§ **SUPPLIED INFORMATION**
+++
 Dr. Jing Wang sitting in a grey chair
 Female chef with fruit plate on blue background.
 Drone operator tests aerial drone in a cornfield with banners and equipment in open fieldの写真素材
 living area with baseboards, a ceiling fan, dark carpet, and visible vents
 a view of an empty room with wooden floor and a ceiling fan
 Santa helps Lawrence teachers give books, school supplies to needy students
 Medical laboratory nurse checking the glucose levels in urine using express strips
+++
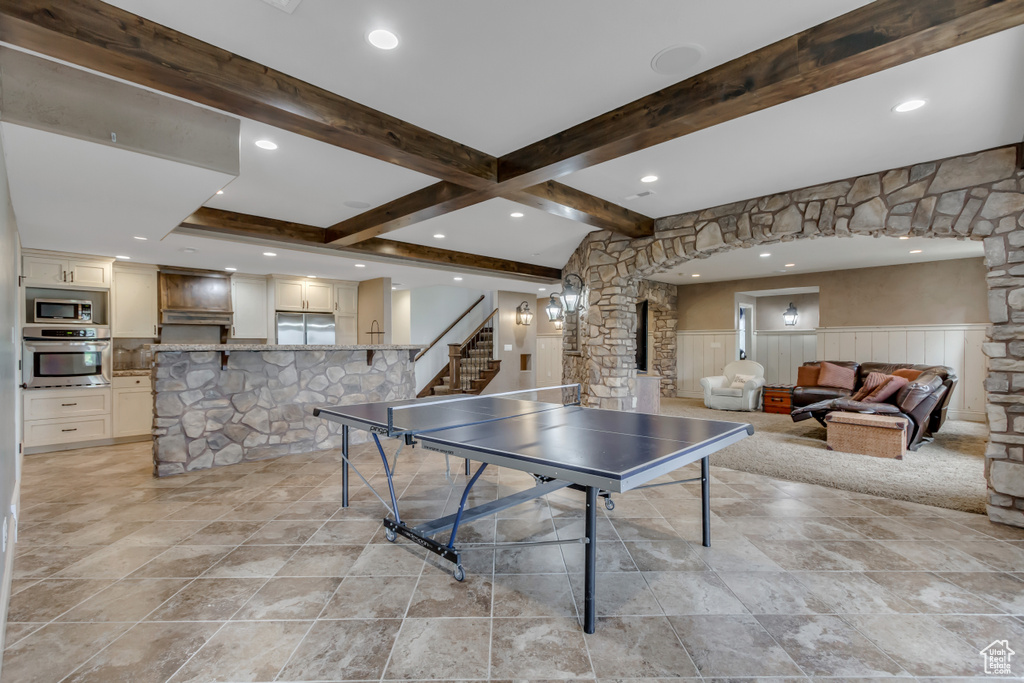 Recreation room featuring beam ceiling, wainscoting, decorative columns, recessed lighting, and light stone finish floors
+++
Within the material above, transcribe exactly the lines that run from the line holding "Dr. Jing Wang sitting in a grey chair" through the line holding "Santa helps Lawrence".

§ **TASK SOLUTION**
 Dr. Jing Wang sitting in a grey chair
 Female chef with fruit plate on blue background.
 Drone operator tests aerial drone in a cornfield with banners and equipment in open fieldの写真素材
 living area with baseboards, a ceiling fan, dark carpet, and visible vents
 a view of an empty room with wooden floor and a ceiling fan
 Santa helps Lawrence teachers give books, school supplies to needy students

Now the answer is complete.